DATA EXTRACTS >>
□ □ □
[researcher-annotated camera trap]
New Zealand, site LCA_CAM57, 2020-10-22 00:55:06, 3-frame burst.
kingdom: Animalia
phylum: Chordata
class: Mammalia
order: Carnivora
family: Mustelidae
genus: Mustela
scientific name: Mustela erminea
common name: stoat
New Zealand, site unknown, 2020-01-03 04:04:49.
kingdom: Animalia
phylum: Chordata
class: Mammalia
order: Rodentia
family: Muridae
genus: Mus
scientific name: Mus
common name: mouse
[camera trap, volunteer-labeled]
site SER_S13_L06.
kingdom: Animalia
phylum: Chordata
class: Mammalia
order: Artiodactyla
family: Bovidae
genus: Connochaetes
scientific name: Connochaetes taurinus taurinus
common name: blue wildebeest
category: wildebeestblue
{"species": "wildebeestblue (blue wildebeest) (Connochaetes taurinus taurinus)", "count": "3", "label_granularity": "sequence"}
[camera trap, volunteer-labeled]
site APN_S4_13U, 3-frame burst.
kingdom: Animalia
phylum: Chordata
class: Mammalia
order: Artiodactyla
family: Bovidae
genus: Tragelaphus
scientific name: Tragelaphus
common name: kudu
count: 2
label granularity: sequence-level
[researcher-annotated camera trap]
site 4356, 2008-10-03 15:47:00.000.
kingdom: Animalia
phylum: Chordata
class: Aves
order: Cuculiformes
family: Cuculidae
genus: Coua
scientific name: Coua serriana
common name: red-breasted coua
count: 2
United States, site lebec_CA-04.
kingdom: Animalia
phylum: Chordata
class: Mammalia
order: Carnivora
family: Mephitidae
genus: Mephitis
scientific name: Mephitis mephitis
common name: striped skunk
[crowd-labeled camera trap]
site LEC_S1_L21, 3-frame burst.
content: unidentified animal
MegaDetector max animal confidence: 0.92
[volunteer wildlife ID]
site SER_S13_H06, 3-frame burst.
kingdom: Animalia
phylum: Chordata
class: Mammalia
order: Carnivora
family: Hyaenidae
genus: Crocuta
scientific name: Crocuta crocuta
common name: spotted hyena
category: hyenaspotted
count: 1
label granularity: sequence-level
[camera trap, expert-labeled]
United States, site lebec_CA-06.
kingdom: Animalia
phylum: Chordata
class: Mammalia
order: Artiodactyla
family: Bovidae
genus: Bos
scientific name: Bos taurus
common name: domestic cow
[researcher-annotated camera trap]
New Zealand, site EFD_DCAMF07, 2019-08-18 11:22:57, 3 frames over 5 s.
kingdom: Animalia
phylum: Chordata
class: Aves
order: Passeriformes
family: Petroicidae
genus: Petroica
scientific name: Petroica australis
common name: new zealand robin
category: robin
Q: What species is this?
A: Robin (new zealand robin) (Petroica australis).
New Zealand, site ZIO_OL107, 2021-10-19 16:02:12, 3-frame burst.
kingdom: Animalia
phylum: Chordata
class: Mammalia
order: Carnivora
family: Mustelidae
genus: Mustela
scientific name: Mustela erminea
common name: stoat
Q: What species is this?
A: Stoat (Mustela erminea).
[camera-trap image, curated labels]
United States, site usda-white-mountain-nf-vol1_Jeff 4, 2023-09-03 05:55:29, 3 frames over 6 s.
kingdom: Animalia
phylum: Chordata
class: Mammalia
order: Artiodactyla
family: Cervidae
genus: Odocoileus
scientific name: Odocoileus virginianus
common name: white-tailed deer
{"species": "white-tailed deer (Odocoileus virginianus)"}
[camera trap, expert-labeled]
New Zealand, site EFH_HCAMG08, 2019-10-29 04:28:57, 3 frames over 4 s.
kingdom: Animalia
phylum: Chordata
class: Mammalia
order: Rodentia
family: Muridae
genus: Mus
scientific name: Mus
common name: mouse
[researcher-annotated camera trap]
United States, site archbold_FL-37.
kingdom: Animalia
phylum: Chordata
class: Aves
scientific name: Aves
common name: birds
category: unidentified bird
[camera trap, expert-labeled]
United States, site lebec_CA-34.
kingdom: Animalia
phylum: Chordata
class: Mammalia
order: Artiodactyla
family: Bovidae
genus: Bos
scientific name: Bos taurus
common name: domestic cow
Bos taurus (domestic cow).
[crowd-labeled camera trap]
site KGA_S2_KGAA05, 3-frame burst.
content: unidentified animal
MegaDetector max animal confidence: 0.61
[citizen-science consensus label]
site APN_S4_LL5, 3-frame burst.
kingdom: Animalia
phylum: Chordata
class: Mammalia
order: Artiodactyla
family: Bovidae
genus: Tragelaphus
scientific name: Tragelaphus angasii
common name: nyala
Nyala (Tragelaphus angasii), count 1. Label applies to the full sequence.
□ □ □
WORK TO COMPLETE >>
Transcribe the material above. Change nothing in it.

SOLUTION TO THIS TASK >>
[researcher-annotated camera trap]
New Zealand, site LCA_CAM57, 2020-10-22 00:55:06, 3-frame burst.
kingdom: Animalia
phylum: Chordata
class: Mammalia
order: Carnivora
family: Mustelidae
genus: Mustela
scientific name: Mustela erminea
common name: stoat
New Zealand, site unknown, 2020-01-03 04:04:49.
kingdom: Animalia
phylum: Chordata
class: Mammalia
order: Rodentia
family: Muridae
genus: Mus
scientific name: Mus
common name: mouse
[camera trap, volunteer-labeled]
site SER_S13_L06.
kingdom: Animalia
phylum: Chordata
class: Mammalia
order: Artiodactyla
family: Bovidae
genus: Connochaetes
scientific name: Connochaetes taurinus taurinus
common name: blue wildebeest
category: wildebeestblue
{"species": "wildebeestblue (blue wildebeest) (Connochaetes taurinus taurinus)", "count": "3", "label_granularity": "sequence"}
[camera trap, volunteer-labeled]
site APN_S4_13U, 3-frame burst.
kingdom: Animalia
phylum: Chordata
class: Mammalia
order: Artiodactyla
family: Bovidae
genus: Tragelaphus
scientific name: Tragelaphus
common name: kudu
count: 2
label granularity: sequence-level
[researcher-annotated camera trap]
site 4356, 2008-10-03 15:47:00.000.
kingdom: Animalia
phylum: Chordata
class: Aves
order: Cuculiformes
family: Cuculidae
genus: Coua
scientific name: Coua serriana
common name: red-breasted coua
count: 2
United States, site lebec_CA-04.
kingdom: Animalia
phylum: Chordata
class: Mammalia
order: Carnivora
family: Mephitidae
genus: Mephitis
scientific name: Mephitis mephitis
common name: striped skunk
[crowd-labeled camera trap]
site LEC_S1_L21, 3-frame burst.
content: unidentified animal
MegaDetector max animal confidence: 0.92
[volunteer wildlife ID]
site SER_S13_H06, 3-frame burst.
kingdom: Animalia
phylum: Chordata
class: Mammalia
order: Carnivora
family: Hyaenidae
genus: Crocuta
scientific name: Crocuta crocuta
common name: spotted hyena
category: hyenaspotted
count: 1
label granularity: sequence-level
[camera trap, expert-labeled]
United States, site lebec_CA-06.
kingdom: Animalia
phylum: Chordata
class: Mammalia
order: Artiodactyla
family: Bovidae
genus: Bos
scientific name: Bos taurus
common name: domestic cow
[researcher-annotated camera trap]
New Zealand, site EFD_DCAMF07, 2019-08-18 11:22:57, 3 frames over 5 s.
kingdom: Animalia
phylum: Chordata
class: Aves
order: Passeriformes
family: Petroicidae
genus: Petroica
scientific name: Petroica australis
common name: new zealand robin
category: robin
Q: What species is this?
A: Robin (new zealand robin) (Petroica australis).
New Zealand, site ZIO_OL107, 2021-10-19 16:02:12, 3-frame burst.
kingdom: Animalia
phylum: Chordata
class: Mammalia
order: Carnivora
family: Mustelidae
genus: Mustela
scientific name: Mustela erminea
common name: stoat
Q: What species is this?
A: Stoat (Mustela erminea).
[camera-trap image, curated labels]
United States, site usda-white-mountain-nf-vol1_Jeff 4, 2023-09-03 05:55:29, 3 frames over 6 s.
kingdom: Animalia
phylum: Chordata
class: Mammalia
order: Artiodactyla
family: Cervidae
genus: Odocoileus
scientific name: Odocoileus virginianus
common name: white-tailed deer
{"species": "white-tailed deer (Odocoileus virginianus)"}
[camera trap, expert-labeled]
New Zealand, site EFH_HCAMG08, 2019-10-29 04:28:57, 3 frames over 4 s.
kingdom: Animalia
phylum: Chordata
class: Mammalia
order: Rodentia
family: Muridae
genus: Mus
scientific name: Mus
common name: mouse
[researcher-annotated camera trap]
United States, site archbold_FL-37.
kingdom: Animalia
phylum: Chordata
class: Aves
scientific name: Aves
common name: birds
category: unidentified bird
[camera trap, expert-labeled]
United States, site lebec_CA-34.
kingdom: Animalia
phylum: Chordata
class: Mammalia
order: Artiodactyla
family: Bovidae
genus: Bos
scientific name: Bos taurus
common name: domestic cow
Bos taurus (domestic cow).
[crowd-labeled camera trap]
site KGA_S2_KGAA05, 3-frame burst.
content: unidentified animal
MegaDetector max animal confidence: 0.61
[citizen-science consensus label]
site APN_S4_LL5, 3-frame burst.
kingdom: Animalia
phylum: Chordata
class: Mammalia
order: Artiodactyla
family: Bovidae
genus: Tragelaphus
scientific name: Tragelaphus angasii
common name: nyala
Nyala (Tragelaphus angasii), count 1. Label applies to the full sequence.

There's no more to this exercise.